Republic of the Philippines
SUPREME COURT
Manila

EN BANC

G.R. No. L-4627             January 11, 1909

THE UNITED STATES, plaintiff-appellee,
vs.
EL CHINO QUE-QUENCO, defendant-appellant.

Fermin Mariano, for appellant.
Attorney-General Villamor, for appellee.

MAPA, J.:

It is a fact proven not only by evidence adduced by the prosecution but also by the confession of the accused himself, made at the trial, that the said accused had opium in his possession and in his own house, outside of the public dispensary, on the 30th of October, 1907. The accused was a confirmed user of opium, and as such he had a license to smoke it, issued by the municipal treasurer of Oroquieta on the 22nd of the said month and year, and he excuses himself by saying that on October 30, the date on which the opium was found in his possession, he did not know that an Act had been promulgated, prohibiting the confirmed users of opium duly registered from having the drug outside of the public dispensary, and on the other hand, that the municipal treasurer, on issuing the license, did not tell him of the existence of such a legal prohibition.

The Act establishing the prohibition is Act No. 1761, which was enacted on October 10, 1907, and went into force on the 17th of the same month. Besides the well- known principle of law, expressly mentioned in article 2 of the Civil Code, that ignorance of laws does not excuse a person from compliance therewith, the alleged ignorance of the existence of the prohibition can not be admitted in the case at bar, even as a matter of fact, inasmuch as the municipal treasurer of Oroquieta categorically denying the statement of the accused, declared at the trial that, on issuing to him the license in the month of October, he advised him that it was absolutely forbidden to have opium outside of the public dispensary.
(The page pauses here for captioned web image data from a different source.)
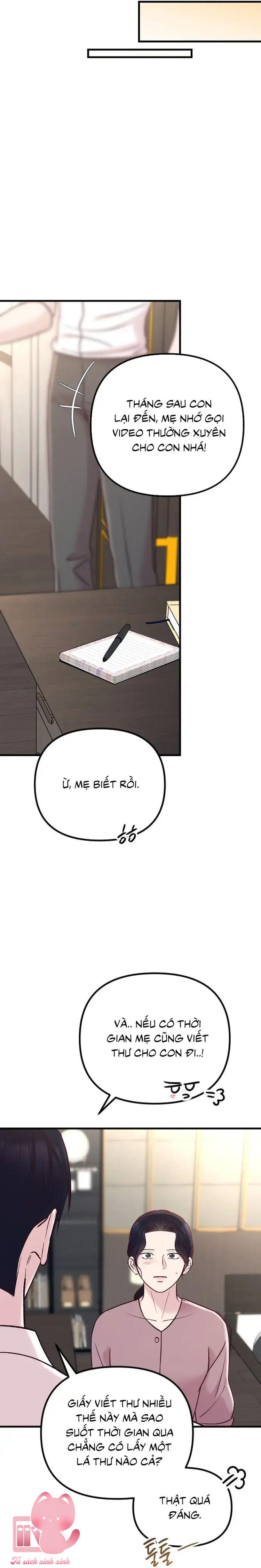 Gặp Nhau Giữa Trung Gian - Chap 90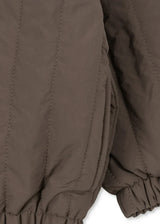Konges Sløjd Juno Bomberjacke "Walnut"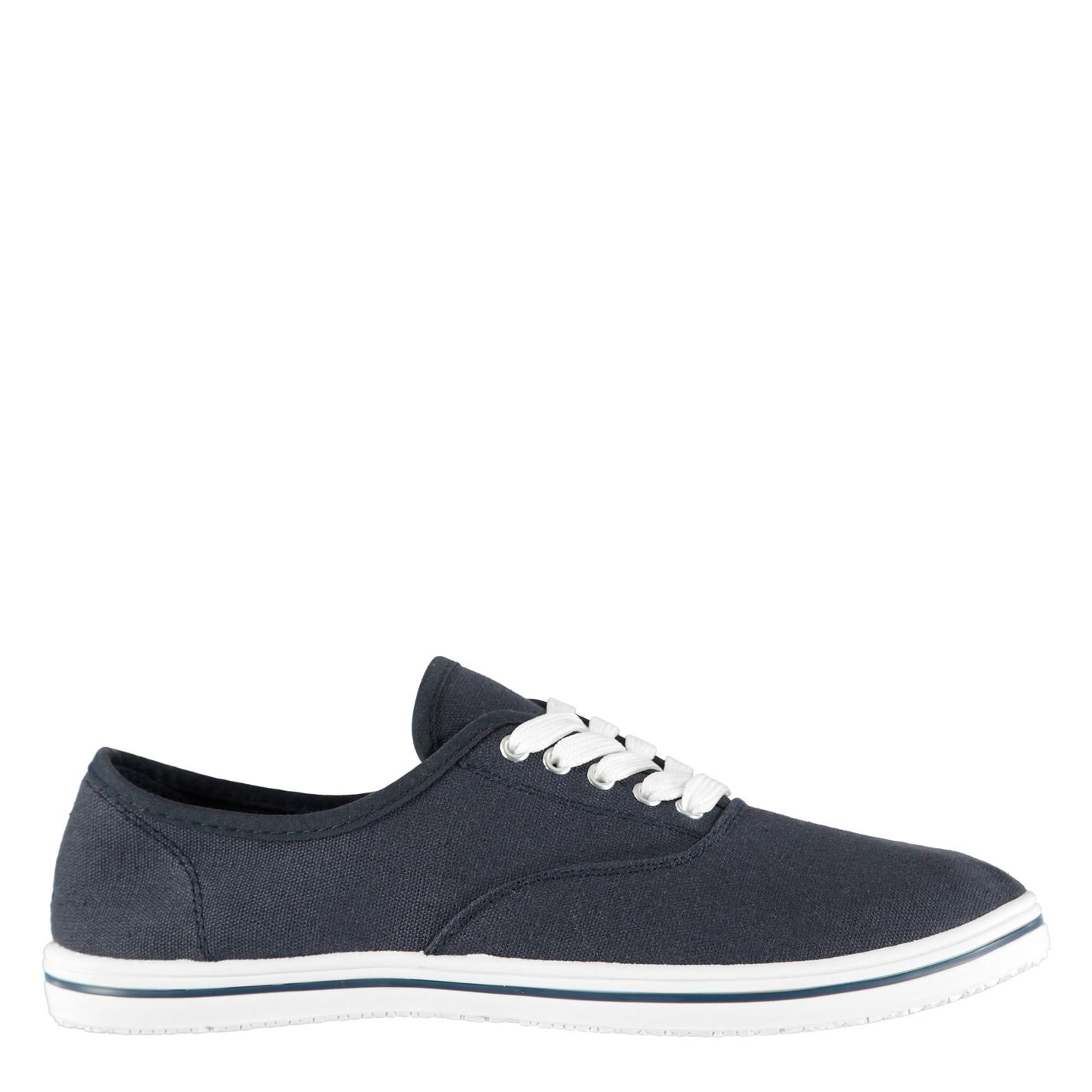slazenger canvas pumps mens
Considering the question from another point of view, these facts likewise show that, prior to October 30, the existence of the prohibition was known in Oroquieta, and it necessarily had to be so, taking into account the fact that twenty days had elapsed between that date and the date of the passage of the above-mentioned Act. The plea of the defendant is in law and in fact untenable, and should therefore be dismissed.

Consequently, the holding of the lower court that the accused violated section 7 of Act No. 1761, is proper. The penalty of one year of imprisonment and a fine of P500, or subsidiary imprisonment in case of insolvency at the rate of one day for every P2.50 that he should fail to pay, which penalty was imposed on the accused in the judgment appealed from, is within the limits of the punishment prescribed by the section, in the discretion of the court. In view of all the circumstances of the case, however, we reduce the said penalty to four months' imprisonment and a fine of P300, with the same subsidiary imprisonment, which shall not exceed one month and ten days in case of insolvency.

With this modification, and holding that the opium found in the possession of the defendant shall be retained by the Government, we affirm the judgment appealed from with the costs of this instance against the accused. So ordered.

Arellano, C.J., Torres, Carson, Willard, and Tracey, JJ., concur.